The problem: Reproduce the listing below in its entirety. Change nothing.
>> begin Given data
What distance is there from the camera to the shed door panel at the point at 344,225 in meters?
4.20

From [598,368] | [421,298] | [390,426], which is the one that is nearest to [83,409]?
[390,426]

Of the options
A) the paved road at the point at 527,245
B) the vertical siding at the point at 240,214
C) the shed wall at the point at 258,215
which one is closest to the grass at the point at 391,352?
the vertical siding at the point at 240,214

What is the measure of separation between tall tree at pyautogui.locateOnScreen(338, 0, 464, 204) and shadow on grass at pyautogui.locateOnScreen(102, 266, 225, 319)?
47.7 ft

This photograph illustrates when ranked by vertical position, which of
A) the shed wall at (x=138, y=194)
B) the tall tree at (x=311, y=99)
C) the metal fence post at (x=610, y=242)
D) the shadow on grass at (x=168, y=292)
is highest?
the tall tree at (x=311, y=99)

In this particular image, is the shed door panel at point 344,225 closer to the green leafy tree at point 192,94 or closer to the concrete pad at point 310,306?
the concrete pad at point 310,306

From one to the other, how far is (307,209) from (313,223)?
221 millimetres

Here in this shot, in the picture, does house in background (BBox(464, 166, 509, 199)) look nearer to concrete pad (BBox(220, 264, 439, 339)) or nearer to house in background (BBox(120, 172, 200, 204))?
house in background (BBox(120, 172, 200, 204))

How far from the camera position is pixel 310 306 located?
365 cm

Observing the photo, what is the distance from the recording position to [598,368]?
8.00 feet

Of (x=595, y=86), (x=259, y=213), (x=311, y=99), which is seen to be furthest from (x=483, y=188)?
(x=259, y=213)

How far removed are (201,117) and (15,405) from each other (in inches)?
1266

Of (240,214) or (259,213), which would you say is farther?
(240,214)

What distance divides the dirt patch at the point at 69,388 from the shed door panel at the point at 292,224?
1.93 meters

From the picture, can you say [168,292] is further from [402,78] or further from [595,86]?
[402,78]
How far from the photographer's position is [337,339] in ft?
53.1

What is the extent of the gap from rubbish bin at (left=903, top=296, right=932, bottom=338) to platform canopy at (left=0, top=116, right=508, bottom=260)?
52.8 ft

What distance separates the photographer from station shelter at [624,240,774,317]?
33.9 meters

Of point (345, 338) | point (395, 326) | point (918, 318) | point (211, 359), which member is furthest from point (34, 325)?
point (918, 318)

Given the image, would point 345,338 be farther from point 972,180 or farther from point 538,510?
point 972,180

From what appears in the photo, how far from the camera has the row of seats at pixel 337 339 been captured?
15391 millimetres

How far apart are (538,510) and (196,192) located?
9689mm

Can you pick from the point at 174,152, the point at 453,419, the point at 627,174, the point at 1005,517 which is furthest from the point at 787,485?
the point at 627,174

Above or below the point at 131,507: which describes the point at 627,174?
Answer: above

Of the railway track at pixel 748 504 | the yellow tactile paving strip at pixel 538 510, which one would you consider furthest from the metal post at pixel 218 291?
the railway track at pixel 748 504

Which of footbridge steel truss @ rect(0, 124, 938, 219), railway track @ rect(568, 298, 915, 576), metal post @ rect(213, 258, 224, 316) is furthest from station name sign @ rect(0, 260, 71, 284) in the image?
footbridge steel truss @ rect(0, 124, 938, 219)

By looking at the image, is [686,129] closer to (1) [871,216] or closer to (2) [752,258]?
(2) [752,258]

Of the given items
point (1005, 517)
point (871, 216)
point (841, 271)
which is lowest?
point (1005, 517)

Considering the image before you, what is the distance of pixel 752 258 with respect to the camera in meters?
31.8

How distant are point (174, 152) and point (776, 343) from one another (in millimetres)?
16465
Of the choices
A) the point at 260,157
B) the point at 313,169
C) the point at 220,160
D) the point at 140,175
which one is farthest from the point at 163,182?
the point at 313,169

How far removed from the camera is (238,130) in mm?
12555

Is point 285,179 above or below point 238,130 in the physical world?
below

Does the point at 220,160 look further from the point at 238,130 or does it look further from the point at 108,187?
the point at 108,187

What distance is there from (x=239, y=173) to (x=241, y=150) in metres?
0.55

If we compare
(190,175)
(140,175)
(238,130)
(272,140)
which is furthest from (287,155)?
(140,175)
>> end Given data
Exercise output:
What distance is there from the camera to the shed door panel at the point at 344,225 in meters?
4.20

From [598,368] | [421,298] | [390,426], which is the one that is nearest to [83,409]?
[390,426]

Of the options
A) the paved road at the point at 527,245
B) the vertical siding at the point at 240,214
C) the shed wall at the point at 258,215
which one is closest to the grass at the point at 391,352?
the vertical siding at the point at 240,214

What is the measure of separation between tall tree at pyautogui.locateOnScreen(338, 0, 464, 204) and shadow on grass at pyautogui.locateOnScreen(102, 266, 225, 319)?
47.7 ft

This photograph illustrates when ranked by vertical position, which of
A) the shed wall at (x=138, y=194)
B) the tall tree at (x=311, y=99)
C) the metal fence post at (x=610, y=242)
D) the shadow on grass at (x=168, y=292)
is highest?
the tall tree at (x=311, y=99)

In this particular image, is the shed door panel at point 344,225 closer to the green leafy tree at point 192,94 or closer to the concrete pad at point 310,306?
the concrete pad at point 310,306

From one to the other, how far is (307,209) from (313,223)?
221 millimetres

Here in this shot, in the picture, does house in background (BBox(464, 166, 509, 199)) look nearer to concrete pad (BBox(220, 264, 439, 339)) or nearer to house in background (BBox(120, 172, 200, 204))?
house in background (BBox(120, 172, 200, 204))

How far from the camera position is pixel 310 306 located?
365 cm

Observing the photo, what is the distance from the recording position to [598,368]?
8.00 feet

Of (x=595, y=86), (x=259, y=213), (x=311, y=99), which is seen to be furthest from (x=483, y=188)?
(x=259, y=213)

How far removed are (201,117) and (15,405) from each other (in inches)?
1266

Of (240,214) or (259,213), which would you say is farther?
(240,214)

What distance divides the dirt patch at the point at 69,388 from the shed door panel at the point at 292,224?
1.93 meters

From the picture, can you say [168,292] is further from [402,78] or further from [595,86]?
[402,78]
How far from the photographer's position is [337,339] in ft?
53.1

What is the extent of the gap from rubbish bin at (left=903, top=296, right=932, bottom=338) to platform canopy at (left=0, top=116, right=508, bottom=260)?
52.8 ft

What distance separates the photographer from station shelter at [624,240,774,317]?
33.9 meters

Of point (345, 338) | point (395, 326) | point (918, 318) | point (211, 359), which member is furthest from point (34, 325)?
point (918, 318)

Given the image, would point 345,338 be farther from point 972,180 or farther from point 538,510?
point 972,180

From what appears in the photo, how far from the camera has the row of seats at pixel 337 339 been captured?
15391 millimetres

How far apart are (538,510) and (196,192) located?
9689mm

Can you pick from the point at 174,152, the point at 453,419, the point at 627,174, the point at 1005,517 which is furthest from the point at 787,485?
the point at 627,174

Above or below the point at 131,507: which describes the point at 627,174?
Answer: above

Of the railway track at pixel 748 504 | the yellow tactile paving strip at pixel 538 510, which one would you consider furthest from the metal post at pixel 218 291?
the railway track at pixel 748 504

Which of footbridge steel truss @ rect(0, 124, 938, 219), railway track @ rect(568, 298, 915, 576), metal post @ rect(213, 258, 224, 316) is furthest from station name sign @ rect(0, 260, 71, 284) in the image?
footbridge steel truss @ rect(0, 124, 938, 219)

By looking at the image, is [686,129] closer to (1) [871,216] or closer to (2) [752,258]?
(2) [752,258]

Of the given items
point (1005, 517)
point (871, 216)
point (841, 271)
which is lowest?
point (1005, 517)

Considering the image before you, what is the distance of pixel 752 258 with respect to the camera in meters?
31.8

How distant are point (174, 152) and point (776, 343) from one another (in millimetres)?
16465
Of the choices
A) the point at 260,157
B) the point at 313,169
C) the point at 220,160
D) the point at 140,175
which one is farthest from the point at 163,182?
the point at 313,169

How far removed from the camera is (238,130) in mm?
12555

Is point 285,179 above or below point 238,130 in the physical world?
below

Does the point at 220,160 look further from the point at 238,130 or does it look further from the point at 108,187?
the point at 108,187

What distance is there from (x=239, y=173) to (x=241, y=150) in metres?
0.55

If we compare
(190,175)
(140,175)
(238,130)
(272,140)
which is furthest from (287,155)?
(140,175)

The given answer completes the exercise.